Studie bedeutet neue Zeitrechnung
Eigentlich ist die Studie aus Münster für Betroffene sexualisierter Gewalt keine neue Offenbarung. Das Forscherteam um Prof. Großbölting beschreibt methodisch sehr gut die ganze Breite des Missbrauchs in der katholischen Kirche – mit all seinen Grausamkeiten für die Opfer. Grausamkeiten, die für viele Betroffene als Überlebende dieser Taten Tag für Tag bis heute spürbar sind, die bis heute Auswirkungen haben. Das formulieren Betroffene – mal laut und emotional, mal leise und sachlich – seit geraumer Zeit.
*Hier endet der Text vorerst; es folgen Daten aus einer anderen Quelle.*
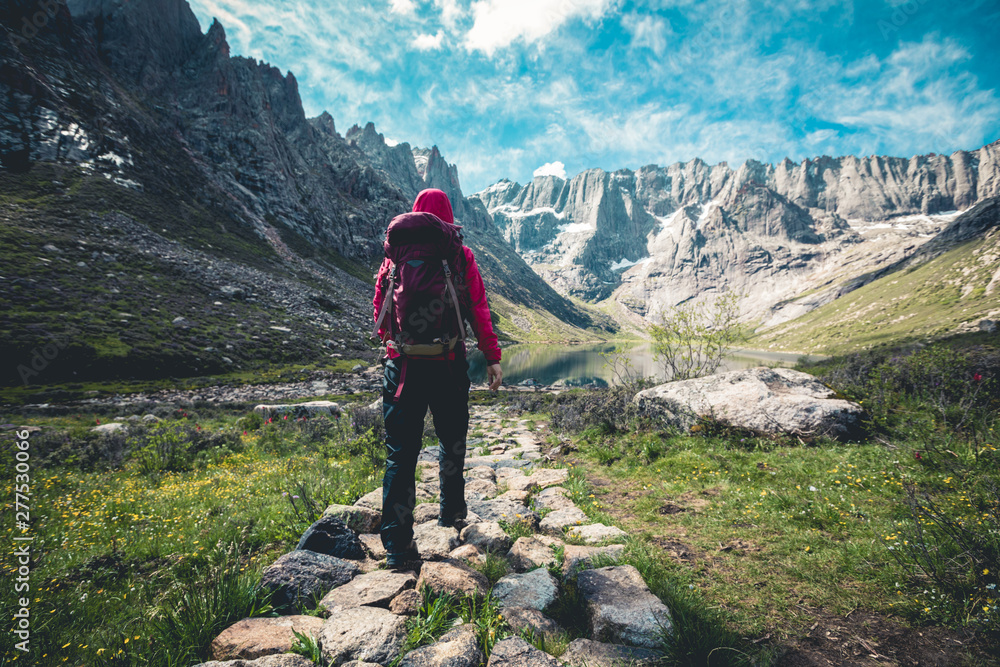 Fototapety, obrazy: Woman hiker hiking on high altitude mountains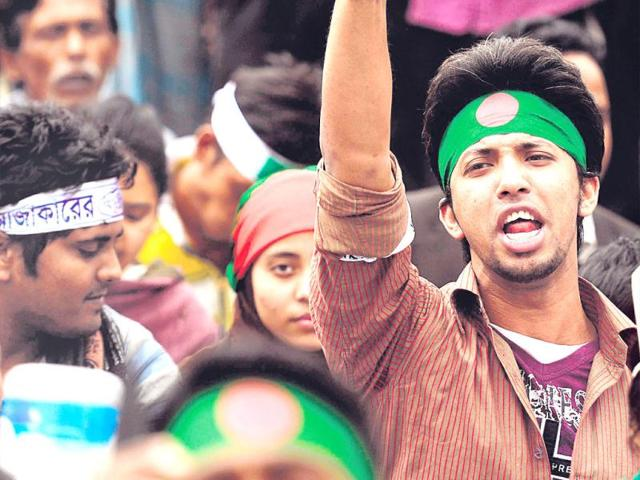 Bangladeshis-protest-at-Shahbagh-square-in-Dhaka-demanding-the-death-penalty-for-Jamaat-Leader-Abdul-Qadar-Mollah-and-other-leaders-who-were-involved-in-war-crimes-during-Bangladesh-s-War-of-Liberation-in-1971-The-war-tribunal-set-by-Sheikh-Hasina-government-in-2010-sentenced-Mollah-for-10-years-Getty-Images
Und dennoch beginnt eine neue Zeitrechnung. Da ist einerseits die Deutlichkeit, mit der die Dinge – endlich – beim Namen genannt werden. Aus Vertuschung wird das, was es wirklich ist: Strafvereitelung. Damit ist nicht nur der Missbrauch die Straftat, sondern auch der spätere Umgang der Verantwortlichen in den Bistümern. Bischöfe und Andere haben sich strafbar gemacht – nicht nur in Münster. Es bleibt aus Betroffenensicht zu hoffen, dass die Verjährungsfristen zu Ungunsten der Straftäter verändert werden, auch wenn damit »respektable« Persönlichkeiten der katholischen Kirche in Deutschland in das Visier der Ermittler geraten werden. Und noch etwas wird deutlich: Der Begriff der Täterorganisation manifestiert sich. Wenn nur das Wohl der Institution im Kontext missbrauchter Kinder und Jugendlicher gesehen wurde, und das über alle Hierarchieebenen hinweg bis in die Jahre nach 2010 hinein mit einer ungeheuren Konsequenz und Stringenz, dann bleibt eben nur ein Begriff dafür über: Täterorganisation!